▸ **Texte à étudier**
○ ○ ○ ○ ○

Mohammed VI en tournée de rattrapage au sud du Sahara

[Africa Diligence] Le roi du Maroc, Sa majesté Mohammed VI, a entamé sa 3ème tournée africaine le 21 mai 2015 par le Sénégal, à la tête d’une cinquantaine d’opérateurs économiques. Pour Guy Gweth, auteur de « Maroc-Afrique : ils ont trahi le roi », il s’agit d’une « visite de rattrapage habillement manœuvrée par les stratèges du souverain, mais qui risque de confiner le Maroc dans sa zone de confort francophone et musulmane. »

Contrairement au discours officiel, le but de cette troisième tournée ne s’inscrit pas simplement dans la suite des précédentes, même si le protocole surfe davantage sur la consolidation de projets en cours et le lancement de nouveaux partenariats, estime Guy Gweth, conseil en intelligence stratégique et Responsable de « Doing Business in Africa »  à l’École Centrale de Paris. Pour l’auteur de « Maroc-Afrique : ils ont trahi le roi » paru en janvier 2015, il s’agit avant tout d’une « visite de rattrapage ». Le refus du Maroc d’organiser la CAN-15 pour cause d’Ébola, reconnaît-il, a entaché la qualité des relations entre Rabat et les capitales africaines, notamment ceux d’Afrique anglophone. Le Forum Afrique Développement qui a réuni 1 700 décideurs économiques et politiques à Casablanca pour un « Davos Africain » a certes contribué à minimiser ce malaise, mais il faudra encore du temps et de la patience pour tout cicatriser.

○ ○ ○ ○ ○

▸ **Données brutes**

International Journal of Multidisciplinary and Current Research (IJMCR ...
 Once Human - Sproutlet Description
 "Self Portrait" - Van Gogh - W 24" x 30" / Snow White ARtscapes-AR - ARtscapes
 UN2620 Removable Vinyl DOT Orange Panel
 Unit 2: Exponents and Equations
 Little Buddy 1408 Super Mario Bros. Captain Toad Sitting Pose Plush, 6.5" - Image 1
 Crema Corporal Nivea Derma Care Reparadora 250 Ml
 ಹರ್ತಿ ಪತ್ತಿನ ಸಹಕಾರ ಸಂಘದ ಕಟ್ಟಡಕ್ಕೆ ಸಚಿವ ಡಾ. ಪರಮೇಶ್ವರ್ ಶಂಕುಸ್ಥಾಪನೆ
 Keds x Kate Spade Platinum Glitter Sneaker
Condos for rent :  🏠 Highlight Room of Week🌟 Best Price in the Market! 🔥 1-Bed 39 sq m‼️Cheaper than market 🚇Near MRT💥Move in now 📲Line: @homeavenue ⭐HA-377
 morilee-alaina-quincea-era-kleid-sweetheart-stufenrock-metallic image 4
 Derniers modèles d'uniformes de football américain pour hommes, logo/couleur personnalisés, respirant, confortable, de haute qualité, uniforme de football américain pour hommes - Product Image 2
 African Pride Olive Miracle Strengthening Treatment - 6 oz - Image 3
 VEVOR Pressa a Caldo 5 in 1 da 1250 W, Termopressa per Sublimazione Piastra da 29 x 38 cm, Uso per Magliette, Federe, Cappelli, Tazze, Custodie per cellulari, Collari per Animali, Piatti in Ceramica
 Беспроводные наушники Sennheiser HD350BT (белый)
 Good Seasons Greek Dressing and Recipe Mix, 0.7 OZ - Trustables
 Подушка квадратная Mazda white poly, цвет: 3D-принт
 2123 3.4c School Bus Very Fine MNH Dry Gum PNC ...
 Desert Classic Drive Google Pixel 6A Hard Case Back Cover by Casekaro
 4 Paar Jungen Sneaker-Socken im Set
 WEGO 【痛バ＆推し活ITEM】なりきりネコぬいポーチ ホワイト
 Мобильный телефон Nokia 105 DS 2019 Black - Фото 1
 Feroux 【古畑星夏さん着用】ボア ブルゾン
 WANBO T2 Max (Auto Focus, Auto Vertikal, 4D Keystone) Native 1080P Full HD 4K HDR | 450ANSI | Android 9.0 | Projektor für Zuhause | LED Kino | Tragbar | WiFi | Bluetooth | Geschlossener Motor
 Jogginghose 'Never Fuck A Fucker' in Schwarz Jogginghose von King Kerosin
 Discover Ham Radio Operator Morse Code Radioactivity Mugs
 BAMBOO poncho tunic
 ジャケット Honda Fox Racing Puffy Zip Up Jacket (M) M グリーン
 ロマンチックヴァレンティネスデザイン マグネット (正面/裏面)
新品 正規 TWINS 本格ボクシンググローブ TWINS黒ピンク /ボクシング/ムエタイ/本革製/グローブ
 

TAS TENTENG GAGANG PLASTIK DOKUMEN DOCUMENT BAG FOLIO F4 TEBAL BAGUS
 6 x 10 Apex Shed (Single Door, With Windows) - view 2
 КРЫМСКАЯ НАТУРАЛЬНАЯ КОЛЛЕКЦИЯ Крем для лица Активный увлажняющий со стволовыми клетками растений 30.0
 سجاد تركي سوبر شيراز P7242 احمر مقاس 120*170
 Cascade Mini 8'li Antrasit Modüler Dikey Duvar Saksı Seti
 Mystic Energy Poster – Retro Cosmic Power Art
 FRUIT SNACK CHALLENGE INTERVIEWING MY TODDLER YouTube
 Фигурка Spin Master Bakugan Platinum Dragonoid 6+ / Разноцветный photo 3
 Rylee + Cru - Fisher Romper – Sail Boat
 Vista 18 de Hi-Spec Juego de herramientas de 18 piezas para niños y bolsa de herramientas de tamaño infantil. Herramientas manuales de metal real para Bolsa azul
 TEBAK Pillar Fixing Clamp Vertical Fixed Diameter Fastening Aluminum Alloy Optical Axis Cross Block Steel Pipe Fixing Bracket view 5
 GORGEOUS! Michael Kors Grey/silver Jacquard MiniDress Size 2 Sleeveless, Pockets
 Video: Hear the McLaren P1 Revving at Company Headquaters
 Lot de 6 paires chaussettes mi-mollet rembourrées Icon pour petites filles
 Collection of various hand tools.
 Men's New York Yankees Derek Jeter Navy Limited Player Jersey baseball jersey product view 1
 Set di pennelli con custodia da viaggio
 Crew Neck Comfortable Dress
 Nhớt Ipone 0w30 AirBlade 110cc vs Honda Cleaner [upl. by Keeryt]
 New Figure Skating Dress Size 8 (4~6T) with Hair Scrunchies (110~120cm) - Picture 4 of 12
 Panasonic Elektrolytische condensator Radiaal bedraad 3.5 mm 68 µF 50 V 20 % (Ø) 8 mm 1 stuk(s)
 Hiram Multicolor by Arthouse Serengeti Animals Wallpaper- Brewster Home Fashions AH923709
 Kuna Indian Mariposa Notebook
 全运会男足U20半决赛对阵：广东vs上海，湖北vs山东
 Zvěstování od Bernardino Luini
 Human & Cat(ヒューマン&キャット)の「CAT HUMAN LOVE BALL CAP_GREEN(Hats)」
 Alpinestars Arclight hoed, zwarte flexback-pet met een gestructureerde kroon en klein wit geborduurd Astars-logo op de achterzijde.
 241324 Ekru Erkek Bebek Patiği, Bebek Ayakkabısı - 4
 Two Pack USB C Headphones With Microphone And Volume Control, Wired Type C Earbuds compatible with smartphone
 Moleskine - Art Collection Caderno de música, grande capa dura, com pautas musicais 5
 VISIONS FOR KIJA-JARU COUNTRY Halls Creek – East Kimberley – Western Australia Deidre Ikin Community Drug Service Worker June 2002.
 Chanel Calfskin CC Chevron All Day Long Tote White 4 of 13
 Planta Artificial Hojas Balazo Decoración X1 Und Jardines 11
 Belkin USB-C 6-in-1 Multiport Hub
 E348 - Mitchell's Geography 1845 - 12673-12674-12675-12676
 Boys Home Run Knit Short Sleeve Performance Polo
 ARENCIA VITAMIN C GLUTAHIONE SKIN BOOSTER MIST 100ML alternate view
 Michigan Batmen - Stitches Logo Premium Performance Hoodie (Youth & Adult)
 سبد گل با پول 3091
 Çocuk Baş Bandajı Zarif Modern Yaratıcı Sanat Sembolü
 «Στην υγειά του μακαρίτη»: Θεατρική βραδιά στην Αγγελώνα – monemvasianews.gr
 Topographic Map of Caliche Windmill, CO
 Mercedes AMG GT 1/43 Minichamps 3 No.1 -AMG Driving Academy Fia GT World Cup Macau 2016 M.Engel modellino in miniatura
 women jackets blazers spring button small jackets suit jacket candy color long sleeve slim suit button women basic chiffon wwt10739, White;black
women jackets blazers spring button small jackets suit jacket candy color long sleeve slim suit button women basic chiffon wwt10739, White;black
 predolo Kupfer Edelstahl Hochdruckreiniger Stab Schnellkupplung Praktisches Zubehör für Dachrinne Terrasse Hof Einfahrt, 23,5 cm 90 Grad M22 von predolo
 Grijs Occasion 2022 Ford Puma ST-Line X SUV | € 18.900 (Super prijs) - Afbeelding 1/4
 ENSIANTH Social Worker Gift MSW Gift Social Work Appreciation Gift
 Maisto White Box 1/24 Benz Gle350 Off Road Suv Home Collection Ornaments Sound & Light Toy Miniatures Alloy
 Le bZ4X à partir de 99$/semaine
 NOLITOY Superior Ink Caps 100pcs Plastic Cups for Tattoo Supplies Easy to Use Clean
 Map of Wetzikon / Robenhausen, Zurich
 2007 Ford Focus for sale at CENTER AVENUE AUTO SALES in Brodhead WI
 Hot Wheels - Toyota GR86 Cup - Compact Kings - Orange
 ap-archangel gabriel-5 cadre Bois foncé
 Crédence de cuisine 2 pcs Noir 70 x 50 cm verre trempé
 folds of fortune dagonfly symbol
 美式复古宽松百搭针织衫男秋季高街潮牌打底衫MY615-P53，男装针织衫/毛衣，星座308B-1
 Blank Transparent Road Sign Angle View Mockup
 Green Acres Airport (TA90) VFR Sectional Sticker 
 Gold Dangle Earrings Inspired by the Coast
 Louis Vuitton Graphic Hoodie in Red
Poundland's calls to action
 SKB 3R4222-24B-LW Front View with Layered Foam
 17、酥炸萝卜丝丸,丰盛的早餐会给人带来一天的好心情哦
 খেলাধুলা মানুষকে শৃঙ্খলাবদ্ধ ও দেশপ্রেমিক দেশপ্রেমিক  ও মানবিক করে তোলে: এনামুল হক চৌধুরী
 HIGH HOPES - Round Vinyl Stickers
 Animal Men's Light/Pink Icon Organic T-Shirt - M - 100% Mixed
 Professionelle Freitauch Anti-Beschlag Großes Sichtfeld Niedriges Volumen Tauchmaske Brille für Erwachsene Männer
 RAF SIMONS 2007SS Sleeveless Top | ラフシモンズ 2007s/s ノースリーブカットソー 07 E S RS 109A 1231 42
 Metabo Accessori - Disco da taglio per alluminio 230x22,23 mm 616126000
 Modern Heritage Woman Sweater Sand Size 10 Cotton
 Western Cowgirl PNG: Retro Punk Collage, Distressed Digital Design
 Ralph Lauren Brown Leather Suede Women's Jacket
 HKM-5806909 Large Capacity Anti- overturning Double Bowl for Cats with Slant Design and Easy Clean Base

○ ○ ○ ○ ○

▸ **Mise en pratique**
a: D'après le texte sur la tournée de Mohammed VI, qu'est-ce qui a entaché la qualité des relations entre Rabat et les capitales africaines ? Répondez en une à trois phrases.
b: Relevez toutes les fonctions ou qualités que le texte sur la tournée de Mohammed VI attribue à Guy Gweth.
Les entrées proviennent d'une autre source que le texte.

▸ **Réponses aux exercices**
a: Selon Guy Gweth, c'est le refus du Maroc d'organiser la CAN-15 pour cause d'Ébola qui a entaché ces relations, notamment avec les capitales d'Afrique anglophone.

b:
- Auteur de « Maroc-Afrique : ils ont trahi le roi », paru en janvier 2015
- Conseil en intelligence stratégique
- Responsable de « Doing Business in Africa » à l'École Centrale de Paris